EXCERPTED TEXT.
▽

Remember that RAID 1 does protect you from a disk failure but not a data error of controller failure so use it as part of your back up strategy not as the whole back up strategy.
its more for increased read speeds than it is for backup as it will be an OS drive. Is that the best raid mode to use?
Raid 1 (mirror) doesn't improve the speeds as all it is doing is cloning 1 disc to another in case 1 fails.
If you want increased speeds, then RAID 0 (stripe) is going to have to be the one you should be looking at
As Lee said for increased performance you would be looking at RAID 0 (striping). This RAID configuration has no fault tolerance so you would need to back up.
Wikipedia has a good article on RAID:
http://en.wikipedia.org/wiki/Redunda...ependent_disks
The bad thing about Raid 0 is if one of the HD's fails, the whole raid fails and you will lose all the data on both HD's. On the other size you get the speed increase. I have a 4 HD Raid 0 set up (which I backup every night) with 2 old 250GB western digital drive (WD2500KS) and 2 of the newer 250GB western digital drives and its working great :)

△

PROBLEMS TO WORK ON.
(1) In the RAID discussion, how many hard drives make up the writer's RAID 0 setup, and how often is that setup backed up?
(2) Extend the RAID discussion by writing what comes after its final sentence.
The items that come next are separate material, distinct from the RAID discussion.

DATA TO EXAMINE.

▽

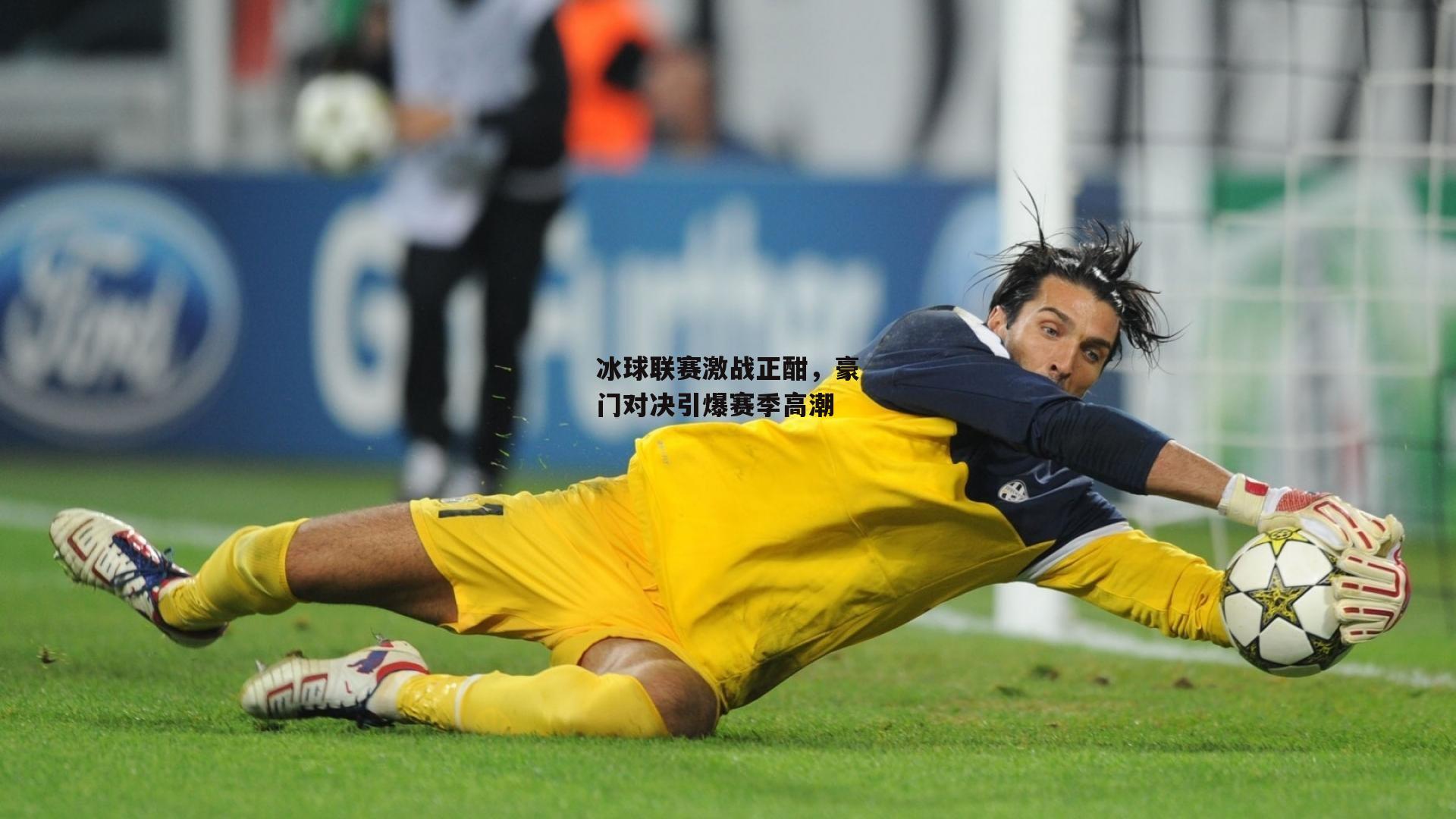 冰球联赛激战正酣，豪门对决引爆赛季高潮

△
▽

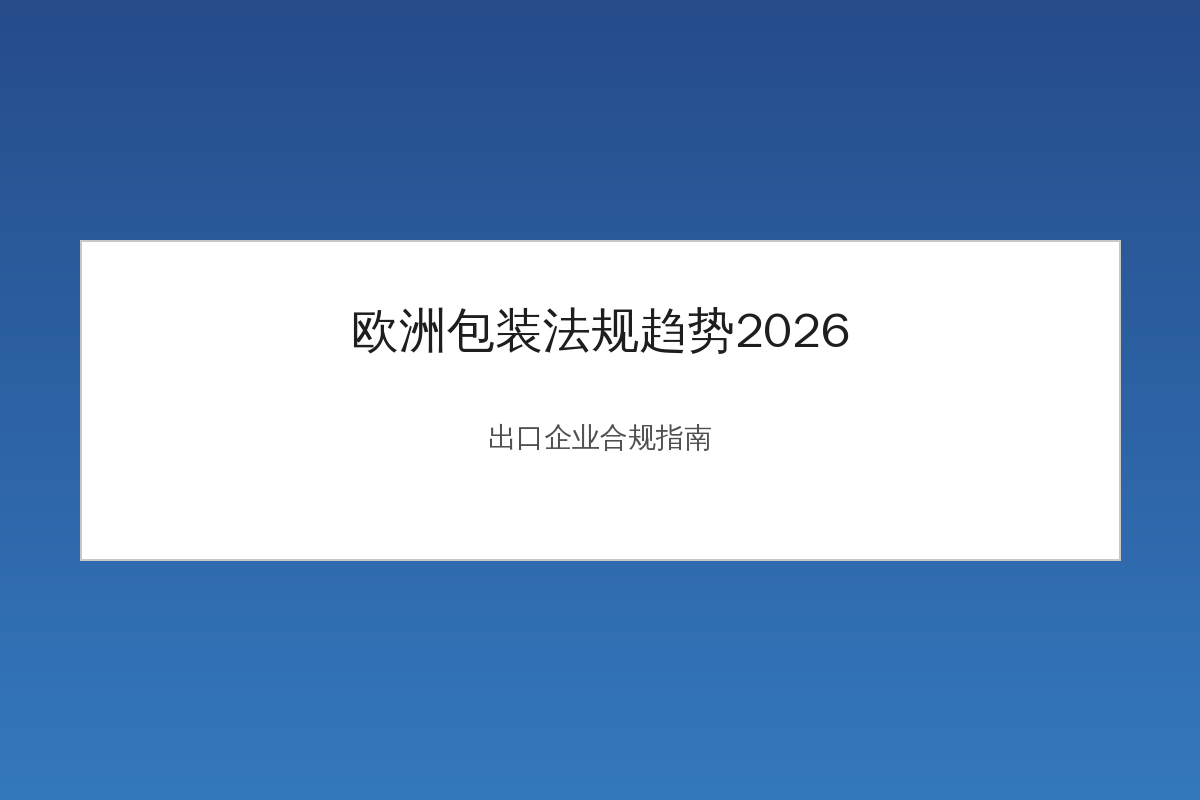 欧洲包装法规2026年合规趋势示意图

△
▽

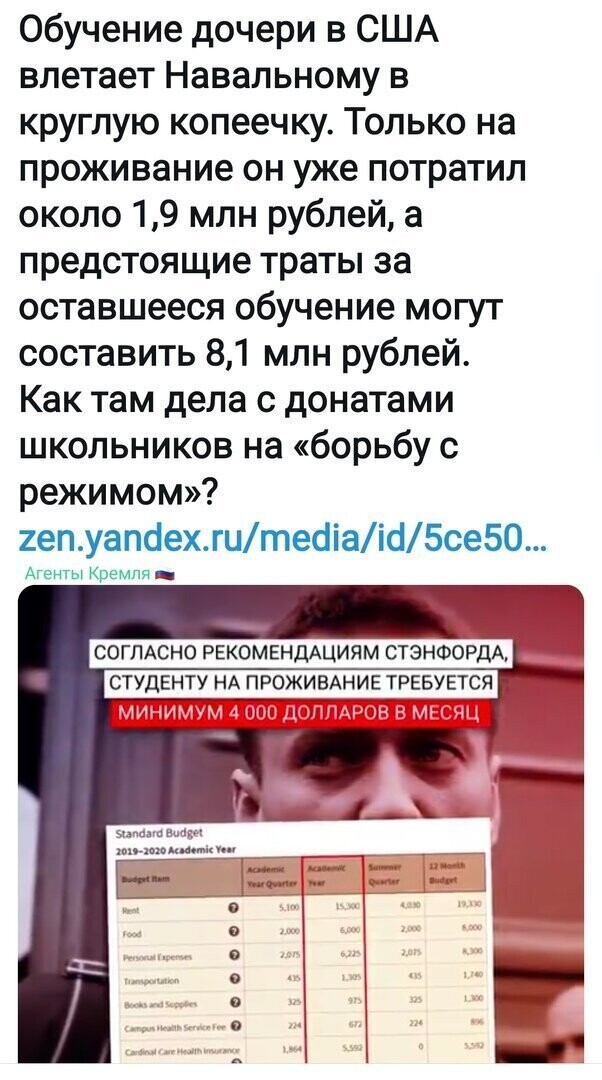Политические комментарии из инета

△

TASK ANSWERS.
(1) Four hard drives, backed up every night.

(2)
Correct for all home RAID setups. I think on some newer enterprise class controllers, they load balance between the 2 disks for reading now.
I've not looked into it, but on our HP servers, there is no RAID 1 available - only RAID 0+1 even for 2 disks. I suspect it divides the initial disk into stripes then mirrors it then it can read from alternate stripes simultaneously. I haven't tested that so can;t say for sure if it does do that though.